More precious for their rarity

Pip 6.5.16Today we celebrate the tiny yellow flowers which have sprung up here and there upon the heathland where we walk come afternoon.  To some, ordinary and unremarkable because so commonplace in our literature; to others, precious because so rarely seen.  John Clare, that poet of nature, referred to them in this sonnet:
The dancing Cowslips come in pleasant hours;
Though seldom sung, they’re everybody’s flowers:
They hurry from the world, and leave the cold;
And all the meadows turn from green to gold:
The shepherd finds them where he went to play,
And wears a nosegay in his mouth all day:
The maiden finds them in the pleasant grove,
And puts them in her bosom with her love;
She loves the ladysmocks: and just beyond
The water blobs close to the meadow-pond.
I’ve often gone — about where blackthorns stood —
And got the Bedlam-Cowslips in the wood;
Then found the blackbird’s nest, and noisy jay
And up and threw the Cowslips all away!

How few today can take these gorgeous blooms for granted, treating them so wantonly. The faery has more respect, knowing the worth of every living thing. We of the upper world – humans and dogs alike – gamble and gawp, tumbling over tussocks as our concentration falters (yes, Puck is still out there, playing tricks!). We look for pearls in everything we see but, as yet, have found none in those little florets.

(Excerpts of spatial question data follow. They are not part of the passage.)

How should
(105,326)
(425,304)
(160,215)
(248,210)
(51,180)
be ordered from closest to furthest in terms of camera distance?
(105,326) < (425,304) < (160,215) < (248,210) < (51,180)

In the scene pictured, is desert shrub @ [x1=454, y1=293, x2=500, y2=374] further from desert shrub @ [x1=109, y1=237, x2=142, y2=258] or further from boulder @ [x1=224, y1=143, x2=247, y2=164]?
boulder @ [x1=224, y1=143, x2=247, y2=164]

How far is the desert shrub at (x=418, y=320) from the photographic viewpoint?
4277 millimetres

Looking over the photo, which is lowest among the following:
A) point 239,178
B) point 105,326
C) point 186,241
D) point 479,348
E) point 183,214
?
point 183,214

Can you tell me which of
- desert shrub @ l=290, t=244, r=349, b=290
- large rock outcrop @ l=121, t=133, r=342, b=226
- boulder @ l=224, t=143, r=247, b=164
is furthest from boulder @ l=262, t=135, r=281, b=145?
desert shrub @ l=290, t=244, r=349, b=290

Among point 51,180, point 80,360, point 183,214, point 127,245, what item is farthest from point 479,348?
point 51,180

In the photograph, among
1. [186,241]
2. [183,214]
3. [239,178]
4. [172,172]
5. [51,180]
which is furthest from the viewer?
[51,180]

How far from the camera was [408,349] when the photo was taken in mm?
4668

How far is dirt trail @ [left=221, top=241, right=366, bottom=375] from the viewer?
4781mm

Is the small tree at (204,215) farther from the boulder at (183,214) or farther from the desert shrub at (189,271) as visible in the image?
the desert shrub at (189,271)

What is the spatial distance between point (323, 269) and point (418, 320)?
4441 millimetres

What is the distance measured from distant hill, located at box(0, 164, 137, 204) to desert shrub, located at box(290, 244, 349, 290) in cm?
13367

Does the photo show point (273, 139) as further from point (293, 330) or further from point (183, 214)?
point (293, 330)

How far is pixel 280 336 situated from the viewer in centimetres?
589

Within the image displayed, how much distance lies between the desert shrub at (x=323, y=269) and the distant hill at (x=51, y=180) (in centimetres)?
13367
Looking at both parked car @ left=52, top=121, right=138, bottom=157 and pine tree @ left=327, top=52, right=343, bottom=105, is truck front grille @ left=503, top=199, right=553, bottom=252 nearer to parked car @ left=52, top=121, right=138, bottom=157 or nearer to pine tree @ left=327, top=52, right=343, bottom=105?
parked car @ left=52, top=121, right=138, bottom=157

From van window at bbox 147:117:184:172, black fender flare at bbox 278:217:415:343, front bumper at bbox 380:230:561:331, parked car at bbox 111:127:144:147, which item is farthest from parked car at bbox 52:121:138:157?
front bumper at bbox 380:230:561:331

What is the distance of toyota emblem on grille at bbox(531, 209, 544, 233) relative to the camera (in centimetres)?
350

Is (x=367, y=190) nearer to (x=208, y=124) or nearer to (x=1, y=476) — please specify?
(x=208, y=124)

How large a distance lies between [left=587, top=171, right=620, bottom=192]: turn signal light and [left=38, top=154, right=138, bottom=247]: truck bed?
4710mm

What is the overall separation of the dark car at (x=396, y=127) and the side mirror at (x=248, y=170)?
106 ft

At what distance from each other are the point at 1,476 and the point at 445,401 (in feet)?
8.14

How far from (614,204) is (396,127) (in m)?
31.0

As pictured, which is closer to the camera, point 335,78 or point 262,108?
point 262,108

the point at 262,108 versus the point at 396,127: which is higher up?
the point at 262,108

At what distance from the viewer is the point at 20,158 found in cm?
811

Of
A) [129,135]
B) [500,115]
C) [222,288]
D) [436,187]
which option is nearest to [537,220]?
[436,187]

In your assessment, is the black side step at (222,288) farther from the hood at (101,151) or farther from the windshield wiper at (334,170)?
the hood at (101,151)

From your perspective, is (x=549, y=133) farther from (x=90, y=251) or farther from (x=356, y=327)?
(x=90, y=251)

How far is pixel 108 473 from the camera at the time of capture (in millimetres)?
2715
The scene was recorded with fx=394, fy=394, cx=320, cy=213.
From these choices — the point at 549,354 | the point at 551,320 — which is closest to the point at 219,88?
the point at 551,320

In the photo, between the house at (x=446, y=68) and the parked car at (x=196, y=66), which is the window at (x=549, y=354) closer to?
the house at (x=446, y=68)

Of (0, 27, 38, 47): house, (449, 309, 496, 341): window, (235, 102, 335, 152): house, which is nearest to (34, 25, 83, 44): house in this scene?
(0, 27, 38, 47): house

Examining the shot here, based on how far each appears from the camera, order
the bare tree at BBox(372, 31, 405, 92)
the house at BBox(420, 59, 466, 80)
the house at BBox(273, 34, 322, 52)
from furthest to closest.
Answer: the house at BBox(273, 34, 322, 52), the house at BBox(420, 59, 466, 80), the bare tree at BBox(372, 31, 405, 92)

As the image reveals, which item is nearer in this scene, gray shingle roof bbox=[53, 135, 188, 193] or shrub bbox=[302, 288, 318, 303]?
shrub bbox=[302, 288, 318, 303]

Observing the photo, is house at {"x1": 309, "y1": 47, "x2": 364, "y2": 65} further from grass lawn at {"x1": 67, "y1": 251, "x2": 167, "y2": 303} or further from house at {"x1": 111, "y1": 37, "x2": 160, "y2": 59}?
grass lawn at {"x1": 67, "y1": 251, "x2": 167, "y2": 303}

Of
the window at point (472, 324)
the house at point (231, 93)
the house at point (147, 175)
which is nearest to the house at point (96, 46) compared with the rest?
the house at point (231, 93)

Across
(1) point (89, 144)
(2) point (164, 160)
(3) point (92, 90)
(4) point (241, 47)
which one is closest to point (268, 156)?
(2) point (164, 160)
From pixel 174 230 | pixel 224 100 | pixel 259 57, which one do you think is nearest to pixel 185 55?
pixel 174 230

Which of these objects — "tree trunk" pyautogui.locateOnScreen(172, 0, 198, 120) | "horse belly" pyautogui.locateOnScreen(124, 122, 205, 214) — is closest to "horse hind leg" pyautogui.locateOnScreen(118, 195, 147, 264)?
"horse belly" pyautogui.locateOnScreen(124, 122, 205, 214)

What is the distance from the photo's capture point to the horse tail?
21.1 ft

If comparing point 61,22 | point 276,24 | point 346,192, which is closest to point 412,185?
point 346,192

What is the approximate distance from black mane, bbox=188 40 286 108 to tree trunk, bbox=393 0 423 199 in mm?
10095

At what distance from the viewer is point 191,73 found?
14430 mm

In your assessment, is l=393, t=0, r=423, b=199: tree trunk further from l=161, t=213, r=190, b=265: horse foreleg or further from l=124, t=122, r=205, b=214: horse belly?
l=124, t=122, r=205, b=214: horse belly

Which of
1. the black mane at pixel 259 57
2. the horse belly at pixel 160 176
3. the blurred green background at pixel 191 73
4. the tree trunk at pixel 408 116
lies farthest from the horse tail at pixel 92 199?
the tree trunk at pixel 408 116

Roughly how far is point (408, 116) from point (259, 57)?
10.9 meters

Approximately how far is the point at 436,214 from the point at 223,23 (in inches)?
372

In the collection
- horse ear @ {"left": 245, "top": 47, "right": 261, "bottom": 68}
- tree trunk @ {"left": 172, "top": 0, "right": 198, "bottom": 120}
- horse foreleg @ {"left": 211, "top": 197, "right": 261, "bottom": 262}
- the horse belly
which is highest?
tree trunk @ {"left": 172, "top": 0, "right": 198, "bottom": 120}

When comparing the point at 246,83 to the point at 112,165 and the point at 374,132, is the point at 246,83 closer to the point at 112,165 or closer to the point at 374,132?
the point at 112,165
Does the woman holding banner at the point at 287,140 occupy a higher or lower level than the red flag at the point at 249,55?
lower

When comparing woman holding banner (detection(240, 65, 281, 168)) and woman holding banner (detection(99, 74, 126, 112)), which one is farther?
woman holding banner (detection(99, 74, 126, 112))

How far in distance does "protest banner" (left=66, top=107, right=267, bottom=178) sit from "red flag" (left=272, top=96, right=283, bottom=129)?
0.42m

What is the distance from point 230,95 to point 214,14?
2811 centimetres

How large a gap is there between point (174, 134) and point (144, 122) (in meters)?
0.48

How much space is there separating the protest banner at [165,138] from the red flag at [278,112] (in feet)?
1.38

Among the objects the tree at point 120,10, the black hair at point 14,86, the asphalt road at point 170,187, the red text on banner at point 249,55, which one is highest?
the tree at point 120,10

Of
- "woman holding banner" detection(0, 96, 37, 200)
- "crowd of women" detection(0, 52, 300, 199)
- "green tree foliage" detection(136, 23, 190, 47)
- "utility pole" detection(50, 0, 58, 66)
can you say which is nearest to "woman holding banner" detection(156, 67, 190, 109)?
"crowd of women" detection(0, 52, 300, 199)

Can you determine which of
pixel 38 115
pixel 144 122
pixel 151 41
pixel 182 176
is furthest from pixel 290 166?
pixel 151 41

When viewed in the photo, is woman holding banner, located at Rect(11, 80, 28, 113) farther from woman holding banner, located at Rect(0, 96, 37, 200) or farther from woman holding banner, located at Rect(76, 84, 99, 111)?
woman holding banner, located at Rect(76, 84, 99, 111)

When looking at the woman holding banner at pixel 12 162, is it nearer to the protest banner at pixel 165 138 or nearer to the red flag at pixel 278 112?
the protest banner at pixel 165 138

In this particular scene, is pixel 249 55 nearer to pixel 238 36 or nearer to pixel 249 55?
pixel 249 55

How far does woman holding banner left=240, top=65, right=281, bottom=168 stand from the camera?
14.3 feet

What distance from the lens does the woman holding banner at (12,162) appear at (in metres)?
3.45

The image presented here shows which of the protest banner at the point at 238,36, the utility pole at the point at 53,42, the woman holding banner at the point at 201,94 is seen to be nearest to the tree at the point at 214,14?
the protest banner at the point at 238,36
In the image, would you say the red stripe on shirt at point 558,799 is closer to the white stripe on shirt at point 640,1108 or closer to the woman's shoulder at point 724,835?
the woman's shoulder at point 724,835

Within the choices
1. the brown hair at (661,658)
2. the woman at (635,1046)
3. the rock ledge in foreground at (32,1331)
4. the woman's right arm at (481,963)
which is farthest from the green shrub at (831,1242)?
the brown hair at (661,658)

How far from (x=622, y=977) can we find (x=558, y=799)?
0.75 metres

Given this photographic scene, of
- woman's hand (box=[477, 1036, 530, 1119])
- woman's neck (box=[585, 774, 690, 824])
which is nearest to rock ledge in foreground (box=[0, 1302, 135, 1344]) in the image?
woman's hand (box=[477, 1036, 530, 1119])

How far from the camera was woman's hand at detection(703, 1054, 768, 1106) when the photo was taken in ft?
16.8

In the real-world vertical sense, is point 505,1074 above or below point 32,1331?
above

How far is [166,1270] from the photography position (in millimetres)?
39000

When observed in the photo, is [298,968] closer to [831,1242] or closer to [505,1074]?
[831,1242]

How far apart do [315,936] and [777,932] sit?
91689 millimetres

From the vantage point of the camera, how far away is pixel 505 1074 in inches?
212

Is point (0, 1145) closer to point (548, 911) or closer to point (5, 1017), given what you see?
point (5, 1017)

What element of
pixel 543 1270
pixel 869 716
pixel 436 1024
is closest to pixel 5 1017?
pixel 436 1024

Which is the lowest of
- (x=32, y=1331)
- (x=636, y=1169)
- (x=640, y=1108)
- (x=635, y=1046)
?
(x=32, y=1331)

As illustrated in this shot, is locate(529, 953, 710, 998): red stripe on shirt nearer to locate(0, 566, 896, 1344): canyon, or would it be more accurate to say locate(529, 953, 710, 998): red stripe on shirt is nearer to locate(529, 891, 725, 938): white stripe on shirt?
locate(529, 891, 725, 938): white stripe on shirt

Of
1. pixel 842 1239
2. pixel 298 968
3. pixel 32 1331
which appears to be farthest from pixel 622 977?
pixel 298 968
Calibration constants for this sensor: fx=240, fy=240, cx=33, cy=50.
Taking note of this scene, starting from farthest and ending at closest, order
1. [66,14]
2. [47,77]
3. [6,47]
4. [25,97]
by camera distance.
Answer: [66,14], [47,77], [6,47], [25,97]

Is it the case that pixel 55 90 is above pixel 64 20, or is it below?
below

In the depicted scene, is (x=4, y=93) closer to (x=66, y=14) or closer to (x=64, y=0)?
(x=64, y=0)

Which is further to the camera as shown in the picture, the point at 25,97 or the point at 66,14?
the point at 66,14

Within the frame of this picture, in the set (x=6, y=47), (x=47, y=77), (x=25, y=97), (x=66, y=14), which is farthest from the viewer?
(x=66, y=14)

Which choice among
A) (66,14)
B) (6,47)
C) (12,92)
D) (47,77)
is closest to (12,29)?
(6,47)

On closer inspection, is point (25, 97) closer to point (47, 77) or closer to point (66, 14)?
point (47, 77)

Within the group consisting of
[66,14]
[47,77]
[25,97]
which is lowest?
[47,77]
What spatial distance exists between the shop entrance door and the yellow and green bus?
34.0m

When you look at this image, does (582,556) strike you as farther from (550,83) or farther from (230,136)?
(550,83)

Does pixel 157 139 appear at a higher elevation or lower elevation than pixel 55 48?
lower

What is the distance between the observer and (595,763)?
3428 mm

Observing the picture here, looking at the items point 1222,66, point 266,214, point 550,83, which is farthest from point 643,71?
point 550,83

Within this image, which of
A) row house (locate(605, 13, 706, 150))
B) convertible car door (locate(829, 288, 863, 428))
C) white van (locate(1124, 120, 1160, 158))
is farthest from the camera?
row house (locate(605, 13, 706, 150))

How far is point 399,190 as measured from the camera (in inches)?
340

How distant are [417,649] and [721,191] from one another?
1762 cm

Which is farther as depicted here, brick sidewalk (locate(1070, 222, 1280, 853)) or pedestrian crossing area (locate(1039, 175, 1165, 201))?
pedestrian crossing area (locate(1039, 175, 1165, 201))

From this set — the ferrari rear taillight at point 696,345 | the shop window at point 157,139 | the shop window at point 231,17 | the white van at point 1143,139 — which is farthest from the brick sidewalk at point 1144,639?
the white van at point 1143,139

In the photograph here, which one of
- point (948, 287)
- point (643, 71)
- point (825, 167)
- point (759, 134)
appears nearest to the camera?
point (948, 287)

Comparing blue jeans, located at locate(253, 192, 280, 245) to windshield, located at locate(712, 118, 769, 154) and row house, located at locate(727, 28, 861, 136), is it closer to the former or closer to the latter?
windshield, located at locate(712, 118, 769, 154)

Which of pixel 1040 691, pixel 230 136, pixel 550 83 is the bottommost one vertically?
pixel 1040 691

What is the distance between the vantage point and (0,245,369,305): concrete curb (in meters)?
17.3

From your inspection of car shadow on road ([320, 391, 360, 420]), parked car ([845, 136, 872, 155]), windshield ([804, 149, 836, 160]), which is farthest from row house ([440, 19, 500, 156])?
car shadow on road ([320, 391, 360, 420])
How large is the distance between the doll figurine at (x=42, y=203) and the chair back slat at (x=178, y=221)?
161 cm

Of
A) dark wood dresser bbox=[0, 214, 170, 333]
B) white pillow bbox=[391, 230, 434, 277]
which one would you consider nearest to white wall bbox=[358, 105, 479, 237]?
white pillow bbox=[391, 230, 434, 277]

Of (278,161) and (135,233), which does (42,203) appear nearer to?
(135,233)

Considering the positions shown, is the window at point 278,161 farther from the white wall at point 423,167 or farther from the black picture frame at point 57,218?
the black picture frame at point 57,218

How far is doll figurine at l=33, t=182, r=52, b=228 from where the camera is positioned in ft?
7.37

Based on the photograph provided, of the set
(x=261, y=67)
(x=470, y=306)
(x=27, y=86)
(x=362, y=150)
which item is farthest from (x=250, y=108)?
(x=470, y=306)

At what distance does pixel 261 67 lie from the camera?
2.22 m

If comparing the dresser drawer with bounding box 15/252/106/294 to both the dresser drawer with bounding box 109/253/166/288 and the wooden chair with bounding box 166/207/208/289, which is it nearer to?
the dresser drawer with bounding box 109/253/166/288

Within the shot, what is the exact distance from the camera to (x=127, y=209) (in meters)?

Here are one Fairy’s words, taken from that most jewel-like of plays:

cowslips 6.5.16Over hill, over dale,
    Thorough bush, thorough briar,
 Over park, over pale,
 Thorough flood, thorough fire.
 I do wander everywhere
 Swifter than the moon’s sphere.
 And I serve the fairy queen
 To dew her orbs upon the green.
 The cowslips tall her pensioners be.
 In their gold coats spots you see.
 Those be rubies, fairy favors.
 In those freckles live their savors.
 I must go seek some dewdrops here
 And hang a pearl in every cowslip’s ear.